• **Document**:
··········

SIMD trigonometry/logarithms?

Hi everyone,

I was looking at loop vectorizer code and wondered if there was any current or planned effort to introduce SIMD implementations of sin/cos/exp/log intrinsics (in particular for x86-64 backend)?

Cheers,

Dimitri.

From: "Dimitri Tcaciuc" <dtcaciuc@gmail.com>
To: llvmdev@cs.uiuc.edu
Sent: Sunday, January 27, 2013 3:42:42 AM
Subject: [LLVMdev] SIMD trigonometry/logarithms?

Hi everyone,

I was looking at loop vectorizer code and wondered if there was any
current or planned effort to introduce SIMD implementations of
sin/cos/exp/log intrinsics (in particular for x86-64 backend)?

Ralf Karrenberg had implemented some of these as part of his whole-function vectorization project:
https://github.com/karrenberg/wfv/blob/master/src/utils/nativeSSEMathFunctions.hpp
https://github.com/karrenberg/wfv/blob/master/src/utils/nativeAVXMathFunctions.hpp

Opinions on pulling these into the X86 backend?

-Hal

I’m wondering if it makes sense to instead supply a bc math library. I would think it would be easier to maintain and debug, and should still give you all of the benefits. You could just link with it early in the optimization pipeline to ensure inlining. This may also make it easier to maintain SIMD functions for multiple backends.

··········

• **What to work on**:
#1 Retype the thread from "Ralf Karrenberg had" to "for multiple backends.".
#2 In one to three sentences, explain why the last message in the thread suggests supplying a bc math library instead.
#3 Mark each statement yes or no according to the thread, and quote the words that decide it. (a) The original question was sent on a Sunday. (b) Ralf Karrenberg's implementations came from a loop vectorization project. (c) The original question was mainly about the ARM backend.

• **Records**:
··········

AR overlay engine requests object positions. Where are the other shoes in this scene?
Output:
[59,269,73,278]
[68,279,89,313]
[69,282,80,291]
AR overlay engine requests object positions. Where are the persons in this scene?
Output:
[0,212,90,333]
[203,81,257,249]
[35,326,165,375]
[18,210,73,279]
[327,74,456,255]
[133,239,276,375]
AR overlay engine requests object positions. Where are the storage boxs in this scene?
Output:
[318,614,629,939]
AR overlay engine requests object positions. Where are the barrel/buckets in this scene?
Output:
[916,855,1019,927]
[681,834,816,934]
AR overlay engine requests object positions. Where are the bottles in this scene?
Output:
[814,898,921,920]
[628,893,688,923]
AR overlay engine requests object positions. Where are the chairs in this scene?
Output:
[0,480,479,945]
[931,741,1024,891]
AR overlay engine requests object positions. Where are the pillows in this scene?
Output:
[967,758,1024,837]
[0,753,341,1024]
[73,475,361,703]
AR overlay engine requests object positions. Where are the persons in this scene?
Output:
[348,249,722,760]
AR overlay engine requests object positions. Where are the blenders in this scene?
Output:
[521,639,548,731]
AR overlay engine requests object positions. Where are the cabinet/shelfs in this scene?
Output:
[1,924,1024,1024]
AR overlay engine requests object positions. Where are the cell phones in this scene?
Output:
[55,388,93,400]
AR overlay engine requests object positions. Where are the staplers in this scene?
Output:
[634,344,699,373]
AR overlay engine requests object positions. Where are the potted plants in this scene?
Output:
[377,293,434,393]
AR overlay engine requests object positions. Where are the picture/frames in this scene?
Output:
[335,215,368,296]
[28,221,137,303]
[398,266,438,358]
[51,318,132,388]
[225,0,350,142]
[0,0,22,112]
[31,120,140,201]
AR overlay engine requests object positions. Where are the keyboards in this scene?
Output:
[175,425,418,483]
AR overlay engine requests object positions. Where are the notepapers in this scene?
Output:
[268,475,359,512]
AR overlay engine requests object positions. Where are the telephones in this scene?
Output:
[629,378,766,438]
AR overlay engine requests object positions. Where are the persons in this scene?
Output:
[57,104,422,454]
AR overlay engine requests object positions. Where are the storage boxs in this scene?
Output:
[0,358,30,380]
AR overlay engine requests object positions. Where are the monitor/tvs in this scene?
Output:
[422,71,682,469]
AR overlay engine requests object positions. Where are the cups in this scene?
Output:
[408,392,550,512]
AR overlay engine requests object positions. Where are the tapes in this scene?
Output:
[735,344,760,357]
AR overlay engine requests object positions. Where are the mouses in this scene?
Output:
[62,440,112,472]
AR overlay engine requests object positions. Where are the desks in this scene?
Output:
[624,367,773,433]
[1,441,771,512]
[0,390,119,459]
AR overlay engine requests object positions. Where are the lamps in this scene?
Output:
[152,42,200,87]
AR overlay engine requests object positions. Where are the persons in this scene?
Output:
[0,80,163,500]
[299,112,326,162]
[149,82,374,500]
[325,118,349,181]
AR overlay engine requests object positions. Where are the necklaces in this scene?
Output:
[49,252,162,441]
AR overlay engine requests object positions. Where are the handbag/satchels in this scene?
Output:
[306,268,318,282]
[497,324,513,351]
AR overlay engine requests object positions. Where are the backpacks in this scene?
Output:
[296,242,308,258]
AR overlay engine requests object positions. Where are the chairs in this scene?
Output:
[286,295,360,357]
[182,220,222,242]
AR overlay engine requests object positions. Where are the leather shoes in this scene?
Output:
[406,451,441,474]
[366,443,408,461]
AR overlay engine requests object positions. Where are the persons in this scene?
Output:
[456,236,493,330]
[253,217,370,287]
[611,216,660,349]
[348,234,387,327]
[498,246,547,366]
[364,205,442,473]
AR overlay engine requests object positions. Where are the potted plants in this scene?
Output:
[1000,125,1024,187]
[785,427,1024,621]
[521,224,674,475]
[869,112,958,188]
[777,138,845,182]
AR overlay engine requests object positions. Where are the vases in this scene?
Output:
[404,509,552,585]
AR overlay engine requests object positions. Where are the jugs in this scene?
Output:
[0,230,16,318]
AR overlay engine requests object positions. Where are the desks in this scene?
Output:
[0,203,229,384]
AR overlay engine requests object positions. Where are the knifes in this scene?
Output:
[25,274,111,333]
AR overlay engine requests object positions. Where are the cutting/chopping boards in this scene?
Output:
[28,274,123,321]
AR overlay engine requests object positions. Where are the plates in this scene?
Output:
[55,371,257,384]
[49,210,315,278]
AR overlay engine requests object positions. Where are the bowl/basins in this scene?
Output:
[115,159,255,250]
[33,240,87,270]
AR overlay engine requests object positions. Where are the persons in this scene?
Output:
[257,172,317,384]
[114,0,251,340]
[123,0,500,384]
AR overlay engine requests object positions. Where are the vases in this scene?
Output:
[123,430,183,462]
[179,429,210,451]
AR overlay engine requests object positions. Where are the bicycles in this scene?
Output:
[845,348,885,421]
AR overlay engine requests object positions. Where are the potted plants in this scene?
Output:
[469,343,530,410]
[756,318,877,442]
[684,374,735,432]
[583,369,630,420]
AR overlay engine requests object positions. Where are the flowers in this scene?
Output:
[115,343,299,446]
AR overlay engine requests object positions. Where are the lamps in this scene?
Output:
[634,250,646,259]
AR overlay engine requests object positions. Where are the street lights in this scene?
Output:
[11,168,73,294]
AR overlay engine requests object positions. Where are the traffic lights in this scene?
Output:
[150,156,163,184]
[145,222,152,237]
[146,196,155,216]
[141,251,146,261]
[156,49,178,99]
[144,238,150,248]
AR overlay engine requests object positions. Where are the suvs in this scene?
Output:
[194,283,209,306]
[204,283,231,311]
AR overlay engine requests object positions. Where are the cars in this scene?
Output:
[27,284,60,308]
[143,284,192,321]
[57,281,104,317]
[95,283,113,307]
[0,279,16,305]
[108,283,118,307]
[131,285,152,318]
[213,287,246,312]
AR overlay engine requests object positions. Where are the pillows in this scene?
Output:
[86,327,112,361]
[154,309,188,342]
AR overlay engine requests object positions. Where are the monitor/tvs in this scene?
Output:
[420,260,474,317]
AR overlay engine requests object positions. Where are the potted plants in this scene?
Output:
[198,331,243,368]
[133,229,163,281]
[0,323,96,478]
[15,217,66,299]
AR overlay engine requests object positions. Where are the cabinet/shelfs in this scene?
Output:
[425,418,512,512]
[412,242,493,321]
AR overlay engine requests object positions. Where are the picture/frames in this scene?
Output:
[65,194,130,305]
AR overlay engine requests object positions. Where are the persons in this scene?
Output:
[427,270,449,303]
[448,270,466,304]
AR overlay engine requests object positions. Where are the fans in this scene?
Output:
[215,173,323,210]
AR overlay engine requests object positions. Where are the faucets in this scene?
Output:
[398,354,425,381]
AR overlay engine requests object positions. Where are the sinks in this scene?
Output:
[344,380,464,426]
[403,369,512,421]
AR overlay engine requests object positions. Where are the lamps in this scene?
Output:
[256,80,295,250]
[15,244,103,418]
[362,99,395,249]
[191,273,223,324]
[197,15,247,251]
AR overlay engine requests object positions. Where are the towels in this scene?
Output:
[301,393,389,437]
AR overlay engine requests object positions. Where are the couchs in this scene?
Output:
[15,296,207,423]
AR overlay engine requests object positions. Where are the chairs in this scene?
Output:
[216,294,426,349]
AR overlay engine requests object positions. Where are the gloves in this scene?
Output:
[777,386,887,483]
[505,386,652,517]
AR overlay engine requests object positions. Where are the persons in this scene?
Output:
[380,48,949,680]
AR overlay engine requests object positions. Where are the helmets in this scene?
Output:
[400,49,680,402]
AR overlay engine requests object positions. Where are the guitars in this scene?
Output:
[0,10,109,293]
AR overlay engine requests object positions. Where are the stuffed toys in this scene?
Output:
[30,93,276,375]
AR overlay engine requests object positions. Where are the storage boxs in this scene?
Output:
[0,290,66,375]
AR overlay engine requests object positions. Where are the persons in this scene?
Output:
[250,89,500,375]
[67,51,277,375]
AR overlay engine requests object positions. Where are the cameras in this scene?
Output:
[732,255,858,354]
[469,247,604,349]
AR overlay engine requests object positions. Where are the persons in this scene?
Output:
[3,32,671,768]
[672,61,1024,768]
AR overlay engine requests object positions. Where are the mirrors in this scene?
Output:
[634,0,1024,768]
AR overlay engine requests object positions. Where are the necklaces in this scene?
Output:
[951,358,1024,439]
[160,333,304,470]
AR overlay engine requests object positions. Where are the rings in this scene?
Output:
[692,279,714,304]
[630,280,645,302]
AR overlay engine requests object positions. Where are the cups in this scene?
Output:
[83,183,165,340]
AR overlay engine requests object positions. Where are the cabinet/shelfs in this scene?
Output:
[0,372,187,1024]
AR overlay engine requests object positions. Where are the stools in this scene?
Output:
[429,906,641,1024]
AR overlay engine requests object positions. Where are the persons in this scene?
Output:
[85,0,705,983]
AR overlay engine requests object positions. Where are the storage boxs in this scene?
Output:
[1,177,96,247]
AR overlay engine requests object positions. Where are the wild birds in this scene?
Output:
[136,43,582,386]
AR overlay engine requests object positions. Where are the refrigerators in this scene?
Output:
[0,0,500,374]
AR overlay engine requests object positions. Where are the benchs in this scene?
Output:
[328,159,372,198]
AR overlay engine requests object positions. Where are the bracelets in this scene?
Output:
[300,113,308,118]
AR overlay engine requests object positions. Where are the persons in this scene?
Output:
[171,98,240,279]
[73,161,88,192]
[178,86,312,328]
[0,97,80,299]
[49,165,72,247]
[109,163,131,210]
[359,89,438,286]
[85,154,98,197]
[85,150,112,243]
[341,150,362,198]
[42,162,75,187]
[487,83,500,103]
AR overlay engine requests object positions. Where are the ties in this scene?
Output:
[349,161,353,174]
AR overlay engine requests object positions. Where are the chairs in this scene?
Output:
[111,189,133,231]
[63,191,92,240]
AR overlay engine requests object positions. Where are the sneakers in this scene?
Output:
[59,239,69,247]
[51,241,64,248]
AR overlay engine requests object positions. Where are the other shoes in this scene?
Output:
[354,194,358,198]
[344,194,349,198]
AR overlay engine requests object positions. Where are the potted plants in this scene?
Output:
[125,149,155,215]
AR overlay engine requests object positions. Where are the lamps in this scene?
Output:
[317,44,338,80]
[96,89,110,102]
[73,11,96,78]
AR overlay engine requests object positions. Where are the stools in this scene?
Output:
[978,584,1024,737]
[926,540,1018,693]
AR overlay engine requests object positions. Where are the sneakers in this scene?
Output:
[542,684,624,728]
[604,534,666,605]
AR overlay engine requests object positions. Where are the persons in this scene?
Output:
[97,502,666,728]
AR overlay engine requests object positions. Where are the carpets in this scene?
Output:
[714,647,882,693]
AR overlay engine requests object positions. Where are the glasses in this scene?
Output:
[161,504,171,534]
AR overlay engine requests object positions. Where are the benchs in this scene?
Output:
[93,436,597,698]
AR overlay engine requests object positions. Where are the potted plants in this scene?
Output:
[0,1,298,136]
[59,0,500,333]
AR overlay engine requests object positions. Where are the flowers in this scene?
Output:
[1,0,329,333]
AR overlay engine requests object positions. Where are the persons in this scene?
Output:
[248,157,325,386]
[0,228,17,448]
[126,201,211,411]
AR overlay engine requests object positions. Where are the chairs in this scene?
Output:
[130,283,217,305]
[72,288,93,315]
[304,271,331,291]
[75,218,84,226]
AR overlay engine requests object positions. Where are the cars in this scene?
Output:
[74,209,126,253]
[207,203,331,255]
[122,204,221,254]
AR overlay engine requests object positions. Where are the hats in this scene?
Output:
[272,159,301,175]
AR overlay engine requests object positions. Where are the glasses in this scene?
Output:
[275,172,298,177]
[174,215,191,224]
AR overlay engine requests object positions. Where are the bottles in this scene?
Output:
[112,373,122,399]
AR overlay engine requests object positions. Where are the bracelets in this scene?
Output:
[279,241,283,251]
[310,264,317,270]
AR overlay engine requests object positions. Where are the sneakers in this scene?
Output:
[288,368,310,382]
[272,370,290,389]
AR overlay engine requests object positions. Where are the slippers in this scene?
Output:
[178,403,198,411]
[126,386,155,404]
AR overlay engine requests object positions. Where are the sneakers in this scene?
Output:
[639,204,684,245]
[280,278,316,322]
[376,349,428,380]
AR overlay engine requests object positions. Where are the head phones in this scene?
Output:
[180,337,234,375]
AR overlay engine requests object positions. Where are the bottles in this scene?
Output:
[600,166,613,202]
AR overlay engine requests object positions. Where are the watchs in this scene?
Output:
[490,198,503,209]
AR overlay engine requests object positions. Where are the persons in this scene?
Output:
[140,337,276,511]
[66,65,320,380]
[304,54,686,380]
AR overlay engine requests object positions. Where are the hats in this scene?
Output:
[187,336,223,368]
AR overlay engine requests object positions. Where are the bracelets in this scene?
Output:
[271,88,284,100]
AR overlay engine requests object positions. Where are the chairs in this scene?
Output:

··········

• **Task-by-task answers**:
#1
Ralf Karrenberg had implemented some of these as part of his whole-function vectorization project:
https://github.com/karrenberg/wfv/blob/master/src/utils/nativeSSEMathFunctions.hpp
https://github.com/karrenberg/wfv/blob/master/src/utils/nativeAVXMathFunctions.hpp

Opinions on pulling these into the X86 backend?

-Hal

I’m wondering if it makes sense to instead supply a bc math library. I would think it would be easier to maintain and debug, and should still give you all of the benefits. You could just link with it early in the optimization pipeline to ensure inlining. This may also make it easier to maintain SIMD functions for multiple backends.

#2 It would be easier to maintain and debug while still giving all of the benefits. It may also make it easier to maintain SIMD functions for multiple backends.

#3
(a) Yes: "Sent: Sunday, January 27, 2013 3:42:42 AM"
(b) No: "as part of his whole-function vectorization project"
(c) No: "in particular for x86-64 backend"